▸ DOCUMENT SEGMENT
========================

# Counter conspiracy theory: Canibus is a closet furry



## Friskyaa123 (May 11, 2018)

do not take this at face value. Just "rap lyrics that sound dangerously gay", furry humor version "rap lyrics that sound dangerously furry"

appendix: the nuclear cruise missles could be red rockets too

Edit: maybe this is false flag, maybe he fears the furry agenda

Edit: another interesting verse

"
You fraudulent. Feminine. Fragile as a feather is
With an effortless blow, I'll crack your whole skeleton
"

sexual dimorphism of tropical birbs

blows should be effortless yes

Edit: apparently this song was made before Breath of the Wild


----------



## Ginza (Jun 7, 2018)

I dunno mate I think you’re right


----------



## Yakamaru (Jun 7, 2018)

For some reason I expected this thread to make zero sense. I was not disappointed.


----------



## Friskyaa123 (Jun 7, 2018)

Ginza said:


> I dunno mate I think you’re right



if you a canine you can be both swole and swell

Edit: if "interrupt the cipher unannounced" is dissolving his ego boundary thru lyrical immersion and temporarily realizes he wants to bang a swole fox. Was he "highsexual" at the time too


also any work calling someone a "wimp" is amusing considering that kind of "wimpification" art exists, lol. Eh guess it's not called that but like "muscle drain" nerd TF


----------



## Ginza (Jun 7, 2018)

Frisky1753 said:


> if you a canine you can be both swole and swell
> 
> Edit: if "interrupt the cipher unannounced" is dissolving his ego boundary thru lyrical immersion and temporarily realizes he wants to bang a swole fox. Was he "highsexual" at the time too
> 
> ...



OwO I am indeed both swole and SWELL if you know what I mean
>;3


----------



## AppleButt (Jun 7, 2018)

Yakamaru said:


> For some reason I expected this thread to make zero sense. I was not disappointed.



Yet he is so fun to read!


----------



## Friskyaa123 (Jun 7, 2018)

hahahahaha minus the muscle drain fetish I don't think some 'straight' guys realize they might be getting off on the 'other guy is an unswole pathetic nerd' dynamic. This guy Kali Muscle talking about the unswole nerds need to get on Pornhub and stuff, flol. Also sneaking suspicion he's a rhino furry

Edit: by coincidence he was /on/ Pornhub flol


----------



## Friskyaa123 (Jun 8, 2018)

"gayrapperjokesgayfurryrapperjokes" character count is 33, illuminati


----------

========================

▸ Excerpts from a spatial dataset
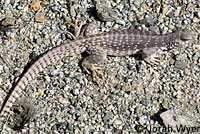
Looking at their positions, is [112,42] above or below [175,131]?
above

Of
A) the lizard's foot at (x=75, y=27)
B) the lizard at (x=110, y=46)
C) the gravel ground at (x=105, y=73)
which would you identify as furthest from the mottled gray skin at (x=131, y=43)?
the lizard's foot at (x=75, y=27)

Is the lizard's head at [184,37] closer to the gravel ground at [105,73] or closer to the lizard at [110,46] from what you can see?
the lizard at [110,46]

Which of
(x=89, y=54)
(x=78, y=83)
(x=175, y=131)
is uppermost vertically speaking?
(x=89, y=54)

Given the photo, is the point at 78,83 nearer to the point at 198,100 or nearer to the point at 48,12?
the point at 48,12

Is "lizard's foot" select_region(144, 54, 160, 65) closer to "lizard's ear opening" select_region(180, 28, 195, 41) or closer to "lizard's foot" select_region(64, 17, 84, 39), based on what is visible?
"lizard's ear opening" select_region(180, 28, 195, 41)

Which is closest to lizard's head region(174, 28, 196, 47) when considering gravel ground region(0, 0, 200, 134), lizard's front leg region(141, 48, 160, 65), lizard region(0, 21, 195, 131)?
lizard region(0, 21, 195, 131)

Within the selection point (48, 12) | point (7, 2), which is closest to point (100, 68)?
point (48, 12)

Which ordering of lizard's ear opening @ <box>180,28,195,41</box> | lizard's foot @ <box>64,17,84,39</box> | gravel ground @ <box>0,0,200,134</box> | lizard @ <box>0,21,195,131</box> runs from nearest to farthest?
gravel ground @ <box>0,0,200,134</box> < lizard @ <box>0,21,195,131</box> < lizard's ear opening @ <box>180,28,195,41</box> < lizard's foot @ <box>64,17,84,39</box>
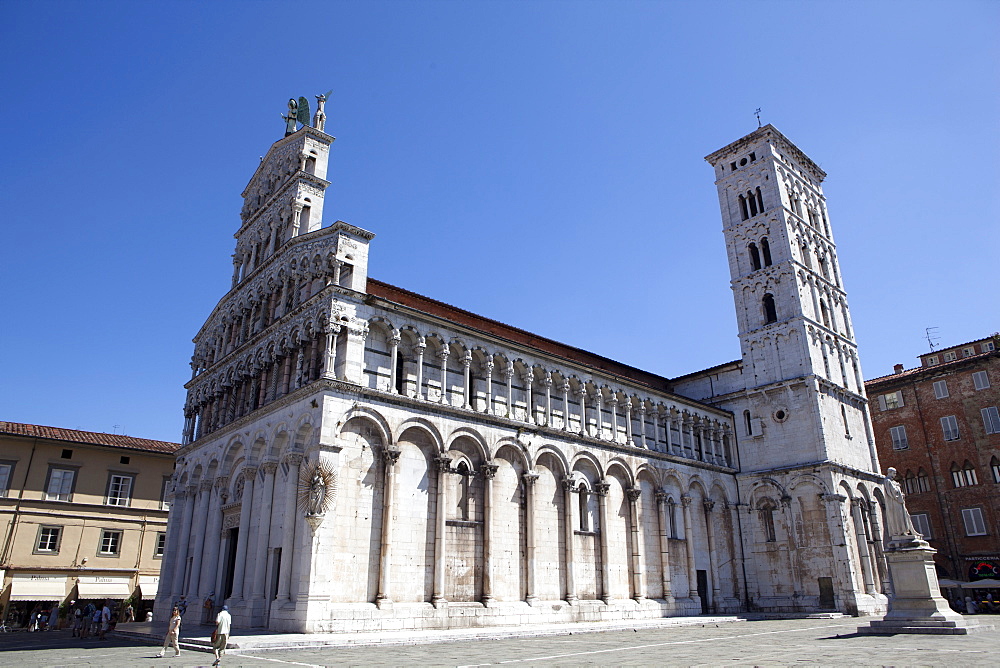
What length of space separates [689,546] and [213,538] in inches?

========================

▸ PROBLEMS TO SOLVE
1 – In the forum thread, what character count does Friskyaa123 give for "gayrapperjokesgayfurryrapperjokes"?
2 – Write out the entries from the spatial dataset excerpts again, with "mottled" swapped for "speckled" and nothing else altered. Omit the pictures.

▸ RESULTS OF THE TASKS
1 – 33

2 –
Looking at their positions, is [112,42] above or below [175,131]?
above

Of
A) the lizard's foot at (x=75, y=27)
B) the lizard at (x=110, y=46)
C) the gravel ground at (x=105, y=73)
which would you identify as furthest from the speckled gray skin at (x=131, y=43)?
the lizard's foot at (x=75, y=27)

Is the lizard's head at [184,37] closer to the gravel ground at [105,73] or closer to the lizard at [110,46] from what you can see?
the lizard at [110,46]

Which of
(x=89, y=54)
(x=78, y=83)
(x=175, y=131)
is uppermost vertically speaking?
(x=89, y=54)

Given the photo, is the point at 78,83 nearer to the point at 198,100 or nearer to the point at 48,12?
the point at 48,12

Is "lizard's foot" select_region(144, 54, 160, 65) closer to "lizard's ear opening" select_region(180, 28, 195, 41) or closer to "lizard's foot" select_region(64, 17, 84, 39), based on what is visible?
"lizard's ear opening" select_region(180, 28, 195, 41)

Which is closest to lizard's head region(174, 28, 196, 47) when considering gravel ground region(0, 0, 200, 134), lizard's front leg region(141, 48, 160, 65), lizard region(0, 21, 195, 131)?
lizard region(0, 21, 195, 131)

Within the selection point (48, 12) | point (7, 2), which is closest to point (100, 68)?
point (48, 12)

Which ordering of lizard's ear opening @ <box>180,28,195,41</box> | lizard's foot @ <box>64,17,84,39</box> | gravel ground @ <box>0,0,200,134</box> | lizard @ <box>0,21,195,131</box> runs from nearest to farthest?
gravel ground @ <box>0,0,200,134</box> < lizard @ <box>0,21,195,131</box> < lizard's ear opening @ <box>180,28,195,41</box> < lizard's foot @ <box>64,17,84,39</box>
What length of space separates [689,546] and [213,538] in inches?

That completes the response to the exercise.